Sport for development is not a concept that is foreign to sport in Canada. The Canada Games were founded in 1967 to unite Canada and help foster a stronger national identity. They were created specifically to support a non-sport outcome. We have a history of using sport for development and peace objectives. We need to get back to this.

If we are serious about reimagining sport in Canada, we must stop treating sport for development as an optional add-on and instead recognize it as a cornerstone of a modern sport system. Only then can we unlock the full potential of sport to shape healthier, safer, and more connected and resilient communities.

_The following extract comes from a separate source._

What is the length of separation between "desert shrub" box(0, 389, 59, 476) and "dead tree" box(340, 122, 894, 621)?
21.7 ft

Conclusion: A Broken System Needs Clear Priorities

The Preliminary Report is courageous in admitting that Canadian sport is broken. But its prescriptions are cautious, stopping short of a bold reimagining of priorities. Unless governments explicitly redefine what sport is for, reforms risk tinkering at the edges.


If high performance is no longer the centrepiece, then what is? Access and participation? Health outcomes? Social cohesion? Indigenous reconciliation? Economic development? These goals must be written down, measured, and funded. If we are to only focus on access and participation, then I think we risk having a similar issue as before: a sport system with no focus. If we are only measuring participation in sport programming then will we consider we have succeeded if simply more people participate? Is this really all we want from the sport sector? We can and should have more than one priority. We as a sector have the capacity to walk and chew gum at the same time. We can juggle multiple outcomes. This is what Canadians deserve from their sport sector.


Real transformation will only come if Canada stops treating sport as an afterthought and starts recognizing it as a vital policy tool. That is the future of sport in Canada.